**Task to carry out**
Print verbatim every line starting at the one that contains "Based on the" and ending at the final line of the records; include both endpoints.

**Records for this exercise**
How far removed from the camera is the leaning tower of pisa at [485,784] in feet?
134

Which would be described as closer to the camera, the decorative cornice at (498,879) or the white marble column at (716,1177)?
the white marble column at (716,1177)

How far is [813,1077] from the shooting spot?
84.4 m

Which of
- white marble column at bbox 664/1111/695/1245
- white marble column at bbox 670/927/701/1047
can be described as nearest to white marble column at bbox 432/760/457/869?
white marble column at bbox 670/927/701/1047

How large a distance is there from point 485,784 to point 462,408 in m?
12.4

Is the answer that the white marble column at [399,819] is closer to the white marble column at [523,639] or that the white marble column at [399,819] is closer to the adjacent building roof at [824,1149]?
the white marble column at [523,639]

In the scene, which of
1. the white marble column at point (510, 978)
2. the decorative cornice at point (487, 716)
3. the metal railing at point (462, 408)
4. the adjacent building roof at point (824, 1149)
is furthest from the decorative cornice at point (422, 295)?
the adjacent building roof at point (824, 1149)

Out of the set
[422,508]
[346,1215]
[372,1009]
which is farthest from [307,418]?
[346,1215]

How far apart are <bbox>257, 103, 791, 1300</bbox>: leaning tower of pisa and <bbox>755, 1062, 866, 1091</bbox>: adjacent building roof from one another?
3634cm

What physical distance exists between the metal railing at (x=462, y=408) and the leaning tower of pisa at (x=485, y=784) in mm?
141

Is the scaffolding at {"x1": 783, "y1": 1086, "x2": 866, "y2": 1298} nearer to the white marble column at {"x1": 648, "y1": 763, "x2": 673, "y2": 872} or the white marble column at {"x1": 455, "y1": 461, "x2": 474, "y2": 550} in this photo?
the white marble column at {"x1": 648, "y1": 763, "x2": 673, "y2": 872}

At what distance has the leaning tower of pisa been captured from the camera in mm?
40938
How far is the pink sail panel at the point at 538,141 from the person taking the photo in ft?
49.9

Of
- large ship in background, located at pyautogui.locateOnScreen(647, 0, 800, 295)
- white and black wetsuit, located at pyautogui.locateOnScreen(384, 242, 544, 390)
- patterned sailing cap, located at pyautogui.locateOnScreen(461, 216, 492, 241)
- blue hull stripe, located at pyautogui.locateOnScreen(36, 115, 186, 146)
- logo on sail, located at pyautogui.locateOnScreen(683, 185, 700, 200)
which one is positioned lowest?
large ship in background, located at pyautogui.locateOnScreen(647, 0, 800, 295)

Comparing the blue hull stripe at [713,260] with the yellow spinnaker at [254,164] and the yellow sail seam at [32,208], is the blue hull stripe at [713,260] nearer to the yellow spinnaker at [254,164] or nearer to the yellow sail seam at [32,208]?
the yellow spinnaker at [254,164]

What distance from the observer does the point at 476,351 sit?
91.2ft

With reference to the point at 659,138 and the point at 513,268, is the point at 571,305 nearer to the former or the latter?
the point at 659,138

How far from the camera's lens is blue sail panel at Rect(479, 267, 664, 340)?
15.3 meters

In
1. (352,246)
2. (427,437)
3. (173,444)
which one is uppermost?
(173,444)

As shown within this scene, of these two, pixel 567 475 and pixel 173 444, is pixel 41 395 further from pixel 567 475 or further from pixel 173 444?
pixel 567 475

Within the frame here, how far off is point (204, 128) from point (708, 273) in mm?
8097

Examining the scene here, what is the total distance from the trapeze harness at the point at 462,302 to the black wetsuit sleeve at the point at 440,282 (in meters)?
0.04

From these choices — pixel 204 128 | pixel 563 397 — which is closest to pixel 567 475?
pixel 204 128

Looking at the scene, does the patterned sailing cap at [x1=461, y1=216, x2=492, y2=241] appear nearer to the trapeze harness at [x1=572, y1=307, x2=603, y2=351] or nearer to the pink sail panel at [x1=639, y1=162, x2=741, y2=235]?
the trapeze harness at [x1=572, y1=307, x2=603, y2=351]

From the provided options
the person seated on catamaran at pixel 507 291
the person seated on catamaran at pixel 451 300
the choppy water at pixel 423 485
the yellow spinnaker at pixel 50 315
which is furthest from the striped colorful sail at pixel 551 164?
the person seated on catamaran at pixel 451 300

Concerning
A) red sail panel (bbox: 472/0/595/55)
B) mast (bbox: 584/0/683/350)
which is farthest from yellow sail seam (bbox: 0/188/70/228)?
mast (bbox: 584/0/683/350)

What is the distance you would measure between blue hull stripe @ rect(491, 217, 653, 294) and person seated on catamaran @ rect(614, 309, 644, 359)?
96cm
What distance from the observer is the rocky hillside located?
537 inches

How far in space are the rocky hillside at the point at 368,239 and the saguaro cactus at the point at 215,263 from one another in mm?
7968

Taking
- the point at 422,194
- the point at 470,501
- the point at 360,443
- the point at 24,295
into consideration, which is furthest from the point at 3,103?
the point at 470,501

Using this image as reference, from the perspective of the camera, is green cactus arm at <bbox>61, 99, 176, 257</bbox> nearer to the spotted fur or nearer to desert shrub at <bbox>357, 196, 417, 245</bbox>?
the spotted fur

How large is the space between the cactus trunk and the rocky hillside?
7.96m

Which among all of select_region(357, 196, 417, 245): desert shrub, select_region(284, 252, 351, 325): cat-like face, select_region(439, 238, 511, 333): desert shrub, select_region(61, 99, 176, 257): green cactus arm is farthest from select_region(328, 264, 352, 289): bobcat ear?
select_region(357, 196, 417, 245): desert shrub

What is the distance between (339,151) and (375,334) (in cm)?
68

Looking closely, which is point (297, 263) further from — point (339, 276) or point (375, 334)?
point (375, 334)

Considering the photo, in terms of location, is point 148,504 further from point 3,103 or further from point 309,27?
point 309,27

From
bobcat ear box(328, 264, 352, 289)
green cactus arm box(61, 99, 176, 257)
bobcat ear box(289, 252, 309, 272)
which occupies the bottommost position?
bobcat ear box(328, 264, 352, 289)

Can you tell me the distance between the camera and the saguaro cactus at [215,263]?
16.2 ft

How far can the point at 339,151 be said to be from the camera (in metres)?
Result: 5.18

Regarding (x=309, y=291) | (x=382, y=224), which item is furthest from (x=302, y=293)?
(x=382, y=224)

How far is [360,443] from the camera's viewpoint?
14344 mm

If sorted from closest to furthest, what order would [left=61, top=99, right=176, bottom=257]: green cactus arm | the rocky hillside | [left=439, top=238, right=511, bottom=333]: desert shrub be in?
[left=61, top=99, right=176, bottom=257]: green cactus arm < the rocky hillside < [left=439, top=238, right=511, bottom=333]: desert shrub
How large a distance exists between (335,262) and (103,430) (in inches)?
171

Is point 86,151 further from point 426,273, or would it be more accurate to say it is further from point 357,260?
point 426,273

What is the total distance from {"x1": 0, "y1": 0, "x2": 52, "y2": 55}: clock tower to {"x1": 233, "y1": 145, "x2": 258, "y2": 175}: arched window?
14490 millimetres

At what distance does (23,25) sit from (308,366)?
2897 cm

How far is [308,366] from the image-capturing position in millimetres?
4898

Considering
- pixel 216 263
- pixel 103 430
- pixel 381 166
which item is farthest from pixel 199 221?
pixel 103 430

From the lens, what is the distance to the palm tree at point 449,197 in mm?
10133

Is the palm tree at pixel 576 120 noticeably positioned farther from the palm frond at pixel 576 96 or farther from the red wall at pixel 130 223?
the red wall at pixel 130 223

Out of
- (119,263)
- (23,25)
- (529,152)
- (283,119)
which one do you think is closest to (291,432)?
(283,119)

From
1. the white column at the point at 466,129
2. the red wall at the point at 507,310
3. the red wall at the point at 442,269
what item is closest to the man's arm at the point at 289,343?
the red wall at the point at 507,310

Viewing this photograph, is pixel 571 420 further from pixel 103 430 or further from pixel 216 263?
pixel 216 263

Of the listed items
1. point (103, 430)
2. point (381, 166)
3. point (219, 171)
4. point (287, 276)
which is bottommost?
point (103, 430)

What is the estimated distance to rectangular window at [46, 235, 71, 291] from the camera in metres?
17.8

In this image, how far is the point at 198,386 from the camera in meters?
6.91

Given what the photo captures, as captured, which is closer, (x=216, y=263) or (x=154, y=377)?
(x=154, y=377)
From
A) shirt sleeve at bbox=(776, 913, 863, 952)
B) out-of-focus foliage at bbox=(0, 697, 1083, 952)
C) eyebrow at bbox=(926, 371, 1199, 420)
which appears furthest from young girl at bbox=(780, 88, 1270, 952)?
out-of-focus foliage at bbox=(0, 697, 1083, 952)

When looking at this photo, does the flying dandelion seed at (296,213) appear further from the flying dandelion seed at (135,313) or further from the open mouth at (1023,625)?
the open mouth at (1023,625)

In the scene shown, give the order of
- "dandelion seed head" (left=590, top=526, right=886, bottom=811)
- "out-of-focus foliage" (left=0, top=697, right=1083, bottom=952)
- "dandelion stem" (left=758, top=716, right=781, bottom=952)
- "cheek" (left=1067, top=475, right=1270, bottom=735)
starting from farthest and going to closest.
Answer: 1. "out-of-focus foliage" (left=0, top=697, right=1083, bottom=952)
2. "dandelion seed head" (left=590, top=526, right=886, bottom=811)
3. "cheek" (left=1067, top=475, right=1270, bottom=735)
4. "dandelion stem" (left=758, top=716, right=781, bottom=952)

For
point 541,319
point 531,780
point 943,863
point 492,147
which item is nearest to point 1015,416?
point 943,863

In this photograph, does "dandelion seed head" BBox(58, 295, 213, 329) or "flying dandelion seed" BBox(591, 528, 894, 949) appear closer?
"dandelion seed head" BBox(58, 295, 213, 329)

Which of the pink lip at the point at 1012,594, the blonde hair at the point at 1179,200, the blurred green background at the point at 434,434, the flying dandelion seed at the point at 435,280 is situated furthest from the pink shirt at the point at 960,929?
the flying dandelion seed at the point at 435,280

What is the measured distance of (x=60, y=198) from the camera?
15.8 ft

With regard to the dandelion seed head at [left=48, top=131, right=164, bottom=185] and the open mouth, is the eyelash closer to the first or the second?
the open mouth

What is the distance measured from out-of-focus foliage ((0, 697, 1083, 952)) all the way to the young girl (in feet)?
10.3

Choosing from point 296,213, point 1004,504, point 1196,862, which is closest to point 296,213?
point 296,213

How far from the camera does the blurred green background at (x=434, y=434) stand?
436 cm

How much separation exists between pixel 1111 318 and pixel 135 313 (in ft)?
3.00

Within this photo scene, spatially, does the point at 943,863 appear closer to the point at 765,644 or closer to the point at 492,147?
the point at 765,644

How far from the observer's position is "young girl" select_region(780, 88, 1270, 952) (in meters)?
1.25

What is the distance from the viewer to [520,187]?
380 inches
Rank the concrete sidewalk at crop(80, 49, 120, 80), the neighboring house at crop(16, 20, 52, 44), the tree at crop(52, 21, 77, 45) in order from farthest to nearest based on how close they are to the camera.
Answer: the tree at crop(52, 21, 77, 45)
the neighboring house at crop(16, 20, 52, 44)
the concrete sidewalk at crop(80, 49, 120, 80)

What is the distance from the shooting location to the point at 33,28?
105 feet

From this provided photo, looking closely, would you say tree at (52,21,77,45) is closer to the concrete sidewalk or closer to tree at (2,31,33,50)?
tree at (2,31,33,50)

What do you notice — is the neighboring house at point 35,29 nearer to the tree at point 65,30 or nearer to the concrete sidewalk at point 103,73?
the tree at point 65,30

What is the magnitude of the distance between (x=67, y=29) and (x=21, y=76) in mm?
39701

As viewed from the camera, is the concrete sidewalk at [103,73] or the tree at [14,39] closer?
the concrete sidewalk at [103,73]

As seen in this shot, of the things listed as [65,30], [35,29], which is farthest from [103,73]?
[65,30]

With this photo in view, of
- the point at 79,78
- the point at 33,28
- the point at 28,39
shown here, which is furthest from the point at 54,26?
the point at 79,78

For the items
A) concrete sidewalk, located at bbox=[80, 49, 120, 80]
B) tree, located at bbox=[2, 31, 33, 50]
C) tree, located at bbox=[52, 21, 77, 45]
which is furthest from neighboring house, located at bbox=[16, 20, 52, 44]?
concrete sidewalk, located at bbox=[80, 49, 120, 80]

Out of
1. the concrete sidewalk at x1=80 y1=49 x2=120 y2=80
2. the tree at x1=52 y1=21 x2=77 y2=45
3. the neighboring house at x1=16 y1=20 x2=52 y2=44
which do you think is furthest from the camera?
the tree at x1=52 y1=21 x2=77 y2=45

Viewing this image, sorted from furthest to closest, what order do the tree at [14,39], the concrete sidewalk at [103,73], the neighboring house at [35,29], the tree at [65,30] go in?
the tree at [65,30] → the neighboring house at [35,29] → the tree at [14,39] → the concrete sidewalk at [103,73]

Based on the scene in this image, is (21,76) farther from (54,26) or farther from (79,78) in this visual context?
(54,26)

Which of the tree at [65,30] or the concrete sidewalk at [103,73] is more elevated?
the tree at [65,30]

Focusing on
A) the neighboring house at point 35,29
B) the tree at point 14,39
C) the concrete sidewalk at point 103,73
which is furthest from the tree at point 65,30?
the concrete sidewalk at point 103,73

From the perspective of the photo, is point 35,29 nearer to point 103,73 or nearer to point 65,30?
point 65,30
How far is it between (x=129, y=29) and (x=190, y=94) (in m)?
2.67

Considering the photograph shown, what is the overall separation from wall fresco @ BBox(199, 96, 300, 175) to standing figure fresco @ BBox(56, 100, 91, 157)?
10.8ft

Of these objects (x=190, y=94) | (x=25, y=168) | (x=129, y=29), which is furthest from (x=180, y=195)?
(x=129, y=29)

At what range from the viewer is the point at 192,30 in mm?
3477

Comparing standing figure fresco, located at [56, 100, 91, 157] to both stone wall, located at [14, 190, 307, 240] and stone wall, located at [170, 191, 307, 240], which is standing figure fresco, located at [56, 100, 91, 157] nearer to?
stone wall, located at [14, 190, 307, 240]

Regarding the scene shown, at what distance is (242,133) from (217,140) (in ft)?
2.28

**The result**
Based on the scene in this image, is (21,76) farther from (54,26) or farther from (79,78) in this visual context?
(54,26)

Which of the tree at [65,30] or the concrete sidewalk at [103,73] is more elevated?
the tree at [65,30]

Focusing on
A) the neighboring house at point 35,29
B) the tree at point 14,39
C) the concrete sidewalk at point 103,73
which is furthest from the tree at point 65,30?
the concrete sidewalk at point 103,73

From the perspective of the photo, is point 35,29 nearer to point 103,73 or nearer to point 65,30?
point 65,30
How far is it between (x=129, y=29) and (x=190, y=94) (in m)?
2.67

Considering the photograph shown, what is the overall separation from wall fresco @ BBox(199, 96, 300, 175) to standing figure fresco @ BBox(56, 100, 91, 157)?
10.8ft

Of these objects (x=190, y=94) | (x=25, y=168) | (x=129, y=29), which is furthest from (x=180, y=195)?
(x=129, y=29)

At what range from the viewer is the point at 192,30 in mm?
3477

Comparing standing figure fresco, located at [56, 100, 91, 157] to both stone wall, located at [14, 190, 307, 240] and stone wall, located at [170, 191, 307, 240], which is standing figure fresco, located at [56, 100, 91, 157] nearer to?
stone wall, located at [14, 190, 307, 240]

Regarding the scene shown, at what distance is (242,133) from (217,140) (in ft)?
2.28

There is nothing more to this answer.